Passage shown:
Partition, or Real Application Clusters Will Not Work.

OK, that was a come-on title. I’ll admit it straight away. You might find this post interesting nonetheless. Some time back, Christo Kutrovsky made a blog entry on the Pythian site about buffer cache analysis for RAC. I meant to blog about the post, but never got around to it—until today.

Christo’s entry consisted of some RAC theory and a buffer cache contents SQL query. I admit I have not yet tested his script against any of my RAC databases. I intend to do so soon, but I can’t right now because they are all under test. However, I wanted to comment a bit on Christo’s take on RAC theory. But first I’d like to comment about a statement in Christo’s post. He wrote:

There’s a caveat however. You have to first put your application in RAC, then the query can tell you how well it runs.

Not that Christo is saying so, but please don’t get into the habit of using scripts against internal performance tables as a metric of how “well” things are running. Such scripts should be used as tools to approach a known performance problem—a problem measured much closer to the user of the application. There are too many DBAs out there that run scripts way down-wind of the application and if they see such metrics as high hit ratios in cache, or other such metrics they rest on their laurels. That is bad mojo. It is not entirely unlikely that even a script like Christo’s could give a very “bad reading” yet application performance is satisfactory and vise versa. OK, enough said.

Provided records:
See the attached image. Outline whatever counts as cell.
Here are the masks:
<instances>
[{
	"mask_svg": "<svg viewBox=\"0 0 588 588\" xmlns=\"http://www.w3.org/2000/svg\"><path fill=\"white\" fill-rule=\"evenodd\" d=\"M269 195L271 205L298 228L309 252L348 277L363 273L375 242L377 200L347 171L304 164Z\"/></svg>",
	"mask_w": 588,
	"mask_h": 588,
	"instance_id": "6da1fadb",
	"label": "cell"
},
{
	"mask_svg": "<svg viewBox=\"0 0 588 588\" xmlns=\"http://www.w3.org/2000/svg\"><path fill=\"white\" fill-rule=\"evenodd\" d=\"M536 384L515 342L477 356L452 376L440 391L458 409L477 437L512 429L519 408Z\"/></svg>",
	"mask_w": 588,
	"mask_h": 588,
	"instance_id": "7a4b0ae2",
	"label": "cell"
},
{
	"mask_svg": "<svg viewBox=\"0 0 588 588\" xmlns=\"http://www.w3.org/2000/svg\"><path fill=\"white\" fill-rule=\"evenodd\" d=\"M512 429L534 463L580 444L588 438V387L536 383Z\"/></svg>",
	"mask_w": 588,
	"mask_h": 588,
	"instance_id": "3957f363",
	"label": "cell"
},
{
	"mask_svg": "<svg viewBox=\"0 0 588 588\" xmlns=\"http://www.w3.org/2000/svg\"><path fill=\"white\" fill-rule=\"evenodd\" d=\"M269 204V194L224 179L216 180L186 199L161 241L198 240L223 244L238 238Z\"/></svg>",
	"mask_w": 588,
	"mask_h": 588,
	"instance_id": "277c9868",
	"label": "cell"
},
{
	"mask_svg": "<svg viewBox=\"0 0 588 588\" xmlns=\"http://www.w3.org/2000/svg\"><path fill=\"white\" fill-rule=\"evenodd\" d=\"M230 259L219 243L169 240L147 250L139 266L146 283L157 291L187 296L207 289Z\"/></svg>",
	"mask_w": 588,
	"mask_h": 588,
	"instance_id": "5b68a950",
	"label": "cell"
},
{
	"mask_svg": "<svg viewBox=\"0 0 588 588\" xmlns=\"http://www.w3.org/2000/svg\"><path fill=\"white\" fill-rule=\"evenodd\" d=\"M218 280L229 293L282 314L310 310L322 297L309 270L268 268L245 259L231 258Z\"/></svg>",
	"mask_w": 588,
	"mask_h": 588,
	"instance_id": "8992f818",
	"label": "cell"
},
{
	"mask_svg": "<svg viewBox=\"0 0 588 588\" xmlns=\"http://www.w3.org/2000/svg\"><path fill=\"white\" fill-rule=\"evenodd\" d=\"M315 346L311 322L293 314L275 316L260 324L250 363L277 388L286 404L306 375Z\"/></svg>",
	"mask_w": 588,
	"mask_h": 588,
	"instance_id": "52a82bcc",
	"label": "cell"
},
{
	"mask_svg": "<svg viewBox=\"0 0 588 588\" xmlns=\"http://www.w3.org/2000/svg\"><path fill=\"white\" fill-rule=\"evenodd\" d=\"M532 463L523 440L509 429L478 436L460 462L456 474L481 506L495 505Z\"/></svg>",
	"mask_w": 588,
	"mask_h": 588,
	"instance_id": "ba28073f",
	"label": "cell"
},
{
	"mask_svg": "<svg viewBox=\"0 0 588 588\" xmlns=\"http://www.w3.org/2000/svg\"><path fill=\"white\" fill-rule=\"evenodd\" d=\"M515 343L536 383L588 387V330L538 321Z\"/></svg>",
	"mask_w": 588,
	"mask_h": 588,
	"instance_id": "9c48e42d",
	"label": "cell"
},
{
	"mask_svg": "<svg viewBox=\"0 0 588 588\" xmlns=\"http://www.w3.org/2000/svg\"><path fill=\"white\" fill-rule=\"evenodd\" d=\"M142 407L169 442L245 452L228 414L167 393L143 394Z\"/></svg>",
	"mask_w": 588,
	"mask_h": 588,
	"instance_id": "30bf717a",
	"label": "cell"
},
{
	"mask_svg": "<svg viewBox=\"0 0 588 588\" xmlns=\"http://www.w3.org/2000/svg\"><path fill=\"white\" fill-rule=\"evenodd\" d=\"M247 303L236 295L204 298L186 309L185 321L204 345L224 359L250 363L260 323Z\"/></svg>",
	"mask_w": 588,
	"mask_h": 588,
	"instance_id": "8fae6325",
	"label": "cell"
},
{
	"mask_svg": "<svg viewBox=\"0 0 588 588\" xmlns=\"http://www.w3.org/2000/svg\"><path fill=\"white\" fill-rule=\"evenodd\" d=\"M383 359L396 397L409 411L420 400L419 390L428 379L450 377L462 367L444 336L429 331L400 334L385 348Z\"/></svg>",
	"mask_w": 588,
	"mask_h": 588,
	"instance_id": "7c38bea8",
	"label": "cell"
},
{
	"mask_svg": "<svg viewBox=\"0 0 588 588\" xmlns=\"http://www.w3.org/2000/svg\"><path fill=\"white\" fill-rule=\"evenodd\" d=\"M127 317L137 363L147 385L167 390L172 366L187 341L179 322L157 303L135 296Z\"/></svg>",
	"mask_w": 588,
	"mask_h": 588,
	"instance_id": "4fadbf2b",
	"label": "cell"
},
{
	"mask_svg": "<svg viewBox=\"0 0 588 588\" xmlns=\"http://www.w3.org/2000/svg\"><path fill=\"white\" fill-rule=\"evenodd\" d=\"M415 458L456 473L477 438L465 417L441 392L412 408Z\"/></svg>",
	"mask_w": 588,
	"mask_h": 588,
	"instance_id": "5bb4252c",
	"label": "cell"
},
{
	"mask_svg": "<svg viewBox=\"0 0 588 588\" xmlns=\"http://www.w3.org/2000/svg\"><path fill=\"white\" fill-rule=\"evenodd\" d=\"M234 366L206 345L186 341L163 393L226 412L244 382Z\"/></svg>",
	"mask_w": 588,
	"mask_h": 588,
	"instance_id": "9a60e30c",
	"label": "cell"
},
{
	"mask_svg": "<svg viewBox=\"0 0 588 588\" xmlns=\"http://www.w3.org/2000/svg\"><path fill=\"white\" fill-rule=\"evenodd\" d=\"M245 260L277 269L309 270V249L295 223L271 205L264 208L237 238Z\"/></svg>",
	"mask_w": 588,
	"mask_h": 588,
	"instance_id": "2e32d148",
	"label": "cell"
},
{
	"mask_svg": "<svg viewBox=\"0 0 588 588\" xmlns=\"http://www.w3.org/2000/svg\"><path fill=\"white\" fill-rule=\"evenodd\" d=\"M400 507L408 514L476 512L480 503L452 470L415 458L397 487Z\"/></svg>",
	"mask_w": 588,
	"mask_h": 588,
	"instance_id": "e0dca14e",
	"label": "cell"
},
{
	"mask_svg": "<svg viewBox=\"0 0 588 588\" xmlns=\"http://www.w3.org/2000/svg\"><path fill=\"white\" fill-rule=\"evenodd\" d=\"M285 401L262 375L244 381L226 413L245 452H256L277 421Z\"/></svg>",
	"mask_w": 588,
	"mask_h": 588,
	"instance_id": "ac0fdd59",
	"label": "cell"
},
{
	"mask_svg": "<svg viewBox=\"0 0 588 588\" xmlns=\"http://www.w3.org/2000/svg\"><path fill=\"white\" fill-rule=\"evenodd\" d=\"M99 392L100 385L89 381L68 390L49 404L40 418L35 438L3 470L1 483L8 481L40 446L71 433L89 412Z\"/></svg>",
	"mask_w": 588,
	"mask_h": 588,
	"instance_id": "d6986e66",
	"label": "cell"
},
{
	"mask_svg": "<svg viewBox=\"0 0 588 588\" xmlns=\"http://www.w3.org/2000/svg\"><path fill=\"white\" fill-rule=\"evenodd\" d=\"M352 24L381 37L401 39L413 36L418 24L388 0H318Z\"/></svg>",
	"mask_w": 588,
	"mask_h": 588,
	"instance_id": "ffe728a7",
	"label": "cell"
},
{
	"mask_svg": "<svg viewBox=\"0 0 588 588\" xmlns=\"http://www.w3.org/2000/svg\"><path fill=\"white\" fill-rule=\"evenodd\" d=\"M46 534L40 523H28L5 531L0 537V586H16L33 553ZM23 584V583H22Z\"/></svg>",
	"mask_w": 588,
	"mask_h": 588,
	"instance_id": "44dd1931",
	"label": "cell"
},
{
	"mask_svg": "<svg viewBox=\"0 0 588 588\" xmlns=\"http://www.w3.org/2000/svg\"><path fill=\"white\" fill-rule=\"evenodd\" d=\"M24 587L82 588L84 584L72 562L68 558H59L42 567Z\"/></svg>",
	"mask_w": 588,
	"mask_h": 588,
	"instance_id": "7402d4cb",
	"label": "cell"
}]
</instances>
==
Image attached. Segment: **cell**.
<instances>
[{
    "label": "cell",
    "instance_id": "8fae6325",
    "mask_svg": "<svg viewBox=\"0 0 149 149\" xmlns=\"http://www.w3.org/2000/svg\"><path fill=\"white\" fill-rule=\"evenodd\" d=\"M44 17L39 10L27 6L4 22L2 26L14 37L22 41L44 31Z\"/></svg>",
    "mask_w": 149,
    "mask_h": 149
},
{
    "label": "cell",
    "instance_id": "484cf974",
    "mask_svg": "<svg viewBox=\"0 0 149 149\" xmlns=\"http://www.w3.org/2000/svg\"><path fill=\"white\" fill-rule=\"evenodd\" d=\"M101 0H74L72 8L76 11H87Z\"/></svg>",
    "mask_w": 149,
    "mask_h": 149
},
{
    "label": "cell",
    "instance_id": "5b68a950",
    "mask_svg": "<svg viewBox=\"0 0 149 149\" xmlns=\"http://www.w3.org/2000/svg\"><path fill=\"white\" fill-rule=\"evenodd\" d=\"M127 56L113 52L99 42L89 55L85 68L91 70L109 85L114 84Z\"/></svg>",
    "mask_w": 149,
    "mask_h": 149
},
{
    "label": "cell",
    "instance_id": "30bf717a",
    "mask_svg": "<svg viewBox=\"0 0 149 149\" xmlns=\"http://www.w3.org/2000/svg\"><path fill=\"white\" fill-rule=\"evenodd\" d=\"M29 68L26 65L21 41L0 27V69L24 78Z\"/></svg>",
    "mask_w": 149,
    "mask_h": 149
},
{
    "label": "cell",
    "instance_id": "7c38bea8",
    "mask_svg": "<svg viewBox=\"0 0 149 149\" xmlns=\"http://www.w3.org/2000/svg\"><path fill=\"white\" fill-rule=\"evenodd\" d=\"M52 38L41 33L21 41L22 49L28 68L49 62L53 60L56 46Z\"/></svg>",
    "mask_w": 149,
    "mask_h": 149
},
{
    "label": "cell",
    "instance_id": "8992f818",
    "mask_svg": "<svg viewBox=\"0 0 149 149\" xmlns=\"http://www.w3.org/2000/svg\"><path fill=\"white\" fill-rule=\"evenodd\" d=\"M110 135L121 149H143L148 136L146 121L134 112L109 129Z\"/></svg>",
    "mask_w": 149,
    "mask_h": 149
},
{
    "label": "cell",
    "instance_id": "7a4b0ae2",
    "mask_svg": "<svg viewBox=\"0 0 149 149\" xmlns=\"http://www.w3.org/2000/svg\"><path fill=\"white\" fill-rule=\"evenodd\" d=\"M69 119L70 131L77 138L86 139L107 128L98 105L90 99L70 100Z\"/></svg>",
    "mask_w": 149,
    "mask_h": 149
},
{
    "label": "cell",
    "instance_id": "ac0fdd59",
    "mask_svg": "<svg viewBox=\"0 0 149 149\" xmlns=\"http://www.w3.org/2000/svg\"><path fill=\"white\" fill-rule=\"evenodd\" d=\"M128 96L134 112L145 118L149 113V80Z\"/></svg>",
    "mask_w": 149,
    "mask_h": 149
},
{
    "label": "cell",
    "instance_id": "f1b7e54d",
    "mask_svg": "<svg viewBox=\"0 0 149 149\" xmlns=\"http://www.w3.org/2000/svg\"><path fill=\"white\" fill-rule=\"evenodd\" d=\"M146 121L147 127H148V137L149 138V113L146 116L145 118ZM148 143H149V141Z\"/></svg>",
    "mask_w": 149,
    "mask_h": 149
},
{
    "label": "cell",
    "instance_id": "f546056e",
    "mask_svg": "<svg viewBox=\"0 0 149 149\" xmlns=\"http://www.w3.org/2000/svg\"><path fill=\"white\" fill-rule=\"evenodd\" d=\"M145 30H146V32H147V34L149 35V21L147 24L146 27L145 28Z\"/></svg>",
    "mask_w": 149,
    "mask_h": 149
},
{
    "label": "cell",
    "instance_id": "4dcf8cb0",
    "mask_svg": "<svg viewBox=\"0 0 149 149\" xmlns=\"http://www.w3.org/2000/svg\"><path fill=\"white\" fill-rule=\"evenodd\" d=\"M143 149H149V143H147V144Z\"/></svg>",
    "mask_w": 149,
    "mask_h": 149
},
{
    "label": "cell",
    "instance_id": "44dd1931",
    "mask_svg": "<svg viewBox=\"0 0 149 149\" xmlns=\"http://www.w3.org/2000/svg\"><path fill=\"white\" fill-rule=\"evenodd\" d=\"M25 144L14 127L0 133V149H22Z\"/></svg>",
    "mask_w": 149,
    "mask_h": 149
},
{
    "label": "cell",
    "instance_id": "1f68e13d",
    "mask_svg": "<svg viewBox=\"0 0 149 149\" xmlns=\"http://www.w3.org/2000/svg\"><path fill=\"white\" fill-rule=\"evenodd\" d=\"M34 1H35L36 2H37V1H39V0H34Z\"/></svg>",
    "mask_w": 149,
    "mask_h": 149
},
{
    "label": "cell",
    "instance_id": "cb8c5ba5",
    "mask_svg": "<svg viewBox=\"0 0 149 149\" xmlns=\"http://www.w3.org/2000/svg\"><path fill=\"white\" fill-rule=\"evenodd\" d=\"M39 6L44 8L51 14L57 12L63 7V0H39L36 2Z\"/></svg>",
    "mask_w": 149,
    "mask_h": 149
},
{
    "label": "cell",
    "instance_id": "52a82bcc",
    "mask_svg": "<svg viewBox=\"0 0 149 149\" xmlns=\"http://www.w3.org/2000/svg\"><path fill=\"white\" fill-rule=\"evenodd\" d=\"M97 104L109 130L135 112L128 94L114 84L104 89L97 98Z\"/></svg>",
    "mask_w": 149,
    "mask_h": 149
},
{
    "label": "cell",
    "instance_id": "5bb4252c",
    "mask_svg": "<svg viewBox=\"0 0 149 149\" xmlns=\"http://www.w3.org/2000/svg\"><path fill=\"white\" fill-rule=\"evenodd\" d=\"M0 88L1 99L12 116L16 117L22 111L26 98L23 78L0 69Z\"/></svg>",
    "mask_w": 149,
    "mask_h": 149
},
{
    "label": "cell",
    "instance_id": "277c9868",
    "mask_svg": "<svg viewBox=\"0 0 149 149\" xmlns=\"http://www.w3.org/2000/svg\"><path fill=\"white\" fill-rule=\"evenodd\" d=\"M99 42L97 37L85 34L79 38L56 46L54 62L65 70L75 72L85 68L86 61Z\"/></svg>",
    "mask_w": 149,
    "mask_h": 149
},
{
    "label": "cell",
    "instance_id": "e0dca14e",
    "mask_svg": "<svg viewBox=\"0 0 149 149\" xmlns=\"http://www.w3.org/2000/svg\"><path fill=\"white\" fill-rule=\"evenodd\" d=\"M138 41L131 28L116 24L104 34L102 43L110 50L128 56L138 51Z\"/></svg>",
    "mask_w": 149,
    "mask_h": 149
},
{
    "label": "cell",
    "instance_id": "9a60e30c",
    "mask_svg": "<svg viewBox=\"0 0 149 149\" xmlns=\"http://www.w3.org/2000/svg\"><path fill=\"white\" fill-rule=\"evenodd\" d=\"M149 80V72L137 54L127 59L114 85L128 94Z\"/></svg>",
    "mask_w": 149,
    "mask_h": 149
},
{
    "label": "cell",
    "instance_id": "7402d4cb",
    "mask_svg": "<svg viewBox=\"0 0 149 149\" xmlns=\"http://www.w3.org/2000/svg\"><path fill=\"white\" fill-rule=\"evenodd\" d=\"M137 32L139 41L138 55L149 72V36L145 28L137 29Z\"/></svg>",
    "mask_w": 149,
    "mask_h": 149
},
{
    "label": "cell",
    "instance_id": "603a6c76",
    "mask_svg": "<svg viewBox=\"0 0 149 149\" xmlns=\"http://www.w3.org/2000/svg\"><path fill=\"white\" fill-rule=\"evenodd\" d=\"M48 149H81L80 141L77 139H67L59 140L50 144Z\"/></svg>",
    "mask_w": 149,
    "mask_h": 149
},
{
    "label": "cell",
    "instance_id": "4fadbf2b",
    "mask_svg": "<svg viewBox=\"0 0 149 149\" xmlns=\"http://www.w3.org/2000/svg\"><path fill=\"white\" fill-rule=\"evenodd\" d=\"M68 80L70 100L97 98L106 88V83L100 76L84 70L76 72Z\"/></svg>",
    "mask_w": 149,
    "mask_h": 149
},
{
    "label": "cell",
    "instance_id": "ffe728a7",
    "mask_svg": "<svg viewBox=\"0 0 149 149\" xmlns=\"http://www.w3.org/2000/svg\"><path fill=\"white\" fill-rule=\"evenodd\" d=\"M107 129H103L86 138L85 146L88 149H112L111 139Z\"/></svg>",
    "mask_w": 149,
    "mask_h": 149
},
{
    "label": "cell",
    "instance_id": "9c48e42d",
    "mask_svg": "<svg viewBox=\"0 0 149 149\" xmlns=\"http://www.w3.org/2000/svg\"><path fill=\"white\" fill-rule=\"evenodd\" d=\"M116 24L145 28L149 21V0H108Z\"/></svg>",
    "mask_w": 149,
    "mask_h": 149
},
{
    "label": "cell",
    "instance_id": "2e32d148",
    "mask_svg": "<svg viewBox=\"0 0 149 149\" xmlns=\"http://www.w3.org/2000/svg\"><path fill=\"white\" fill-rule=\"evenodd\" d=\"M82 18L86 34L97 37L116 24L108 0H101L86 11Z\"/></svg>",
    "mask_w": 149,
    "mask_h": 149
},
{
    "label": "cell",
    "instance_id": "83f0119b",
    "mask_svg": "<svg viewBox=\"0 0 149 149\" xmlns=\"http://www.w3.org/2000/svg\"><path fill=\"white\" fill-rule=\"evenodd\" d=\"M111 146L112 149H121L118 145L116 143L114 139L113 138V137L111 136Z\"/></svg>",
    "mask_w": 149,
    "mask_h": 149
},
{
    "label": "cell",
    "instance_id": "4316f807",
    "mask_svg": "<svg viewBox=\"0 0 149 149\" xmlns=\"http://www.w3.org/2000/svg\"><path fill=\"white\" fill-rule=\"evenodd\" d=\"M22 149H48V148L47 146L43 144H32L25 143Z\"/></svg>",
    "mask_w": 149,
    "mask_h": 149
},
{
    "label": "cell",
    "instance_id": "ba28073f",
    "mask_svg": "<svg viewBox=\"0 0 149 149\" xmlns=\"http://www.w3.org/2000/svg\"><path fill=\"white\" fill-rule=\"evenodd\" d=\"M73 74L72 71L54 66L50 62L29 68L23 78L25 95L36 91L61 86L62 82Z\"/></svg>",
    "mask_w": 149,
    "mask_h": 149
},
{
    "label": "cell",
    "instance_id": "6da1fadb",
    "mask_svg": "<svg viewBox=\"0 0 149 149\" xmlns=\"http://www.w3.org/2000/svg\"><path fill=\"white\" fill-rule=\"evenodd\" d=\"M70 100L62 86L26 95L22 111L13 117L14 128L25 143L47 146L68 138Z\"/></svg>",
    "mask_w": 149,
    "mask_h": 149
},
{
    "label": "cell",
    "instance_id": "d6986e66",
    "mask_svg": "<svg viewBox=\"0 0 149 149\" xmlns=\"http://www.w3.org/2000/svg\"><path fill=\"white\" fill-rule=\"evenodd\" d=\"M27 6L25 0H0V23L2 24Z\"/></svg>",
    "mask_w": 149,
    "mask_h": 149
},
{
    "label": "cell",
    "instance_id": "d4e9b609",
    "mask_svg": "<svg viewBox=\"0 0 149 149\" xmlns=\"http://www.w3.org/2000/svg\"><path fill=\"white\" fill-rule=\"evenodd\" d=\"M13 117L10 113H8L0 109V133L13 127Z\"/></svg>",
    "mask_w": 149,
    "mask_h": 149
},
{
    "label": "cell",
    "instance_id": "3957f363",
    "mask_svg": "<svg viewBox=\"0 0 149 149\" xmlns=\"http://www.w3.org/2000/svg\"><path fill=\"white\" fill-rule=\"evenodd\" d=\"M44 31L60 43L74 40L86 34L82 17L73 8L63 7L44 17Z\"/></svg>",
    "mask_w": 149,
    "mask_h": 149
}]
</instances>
...
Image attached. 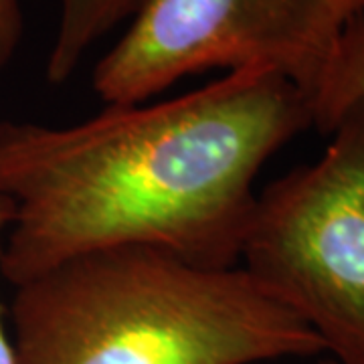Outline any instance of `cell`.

Your goal:
Can you continue the blog post about Christo's RAC buffer cache analysis, shown above, starting right after "OK, enough said."?

Answer to the problem:
Application Partitioning with RAC
The basic premise Christo was trying to get across is that RAC works best when applications accessing the instances are partitioned in such a way as to not require cross-instance data shipping. Of course that is true, but what lengths do you really have to go to in order to get your money’s worth out of RAC? That is, we all recall how horrible block pings were with OPS—or do we? See, most people that loathed the dreaded block ping in OPS thought that the poison was in the disk I/O component of a ping when in reality the poison was in the IPC (both inter and intra instance IPC). OK, what am I talking about? It was quite common for a block ping in OPS to take on the order of 200-250 milliseconds on a system where disk I/O is being serviced with respectable times like 10ms. Where did the time go? IPC.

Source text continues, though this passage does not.